Já no ano seguinte, D. Elly ensinou-nos o trabalho, que passamos
a desenvolver sistematicamente, conforme sua orientação.
Em um caderno alfabetado, registrava-se a mão: sobrenome e nome
do imigrante, profissão, se veio com esposa, número de
filhos, região de procedência, nome e ano do navio. Este
sistema, contudo, obrigava-nos a consultar os originais à procura
de dados complementares tais como: cidade de procedência, nome
e idade da esposa e dos filhos, etc., manuseio que por outro lado comprometia
a preservação dos originais.
Passamos então a ampliar a tradução, registrando
todos os dados em fichas, ordenadas alfabeticamente. O pesquisador tinha,
assim, acesso direto às informações no fichário.
Observamos, no entanto, que este método “quebrava”

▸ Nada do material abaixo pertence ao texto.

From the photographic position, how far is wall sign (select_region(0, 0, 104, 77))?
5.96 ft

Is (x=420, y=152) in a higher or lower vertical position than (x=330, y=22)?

o conjunto da lista de um navio, dificultando, por exemplo, que se tivesse
uma visão do número de imigrantes de uma mesma cidade
ou de profissionais de determinada categoria. Por esta razão,
refizemos o trabalho, datilografando todas as listas com uma única
alteração: os nomes foram ordenados alfabeticamente. A
chamada “ficha técnica” do navio, com os dados de
saída e chegada, nome do capitão, número de passageiros,
nascimentos e falecimentos a bordo foi montada por nós de maneira
a dar ao pesquisador uma visão melhor de tais dados, não
constam desta forma das listas.
O trabalho de tradução foi feito e refeito várias
vezes ao longo dos 15 anos. À medida que novas situações
se apresentavam, fomos adequando as listas já traduzidas, acrescentando
dados que, à primeira vista, nos passaram desapercebidos.
No final de 1998, após a tradução da última
lista, procedemos, agora já contando com a ajuda de mais uma
tradutora de alemão, Helena Remina Richlin, à completa
revisão da tradução, digitação, bem
como, uniformatização da seqüência dos dados.
A designação J e L (ou respectivamente B) após
cada nome é de extrema importância, visto que esta sistematização
designa em que lista está registrado o imigrante, assim podemos
saber a procedência e o destino do imigrante.